Amp will capture the carbon and sell carbon credits through contracted offtakes. The process takes the residential material and processes and diverts it, and Stuart says that guarantees a 50 percent diversion rate—20 percent recyclables and 30 percent organics—of material the company processes for SPSA.
The use of Amp’s AI vision system allows the company to identify and capture the recyclables and organics at a lower cost, Stuart says. He credits the technology as the main component, saying it allows the company to offer these diversion percentages.
Amp expects to create about 100 jobs in the region and build skills in the local workforce. Its solution relies on production operators who can optimize the technology and automated systems they manage.
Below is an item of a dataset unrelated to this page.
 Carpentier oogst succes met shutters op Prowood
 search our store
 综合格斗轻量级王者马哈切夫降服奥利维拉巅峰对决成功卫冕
“It is a big win for the company,” Stuart says. “We’re taking the learning we’ve been working on for the last two years and going through this process, working with other municipalities in North America and other parts of the world to do the same thing for them.”
The facilities
Amp recently acquired the Portsmouth, Virginia, operations of RDS of Virginia LLC and will operate a MSW processing facility at that location, processing approximately 120,000 tons per year, Bagley says.
SPSA will provide the Win Waste RDF facility site, where AMP will install a MSW processing facility, a MRF and an organics processing facility, producing approximately 420,000 tons annually.
The original capital investment is estimated to be $200 million. Bagley says this will be repaid to AMP over the 20-year agreement as SPSA will pay a $50 per ton processing fee for the MSW it brings to Amp.
“The remainder of the investment is paid off through the sale of recyclables, the sale of carbon credits and the sale of the biochar,” Bagley says.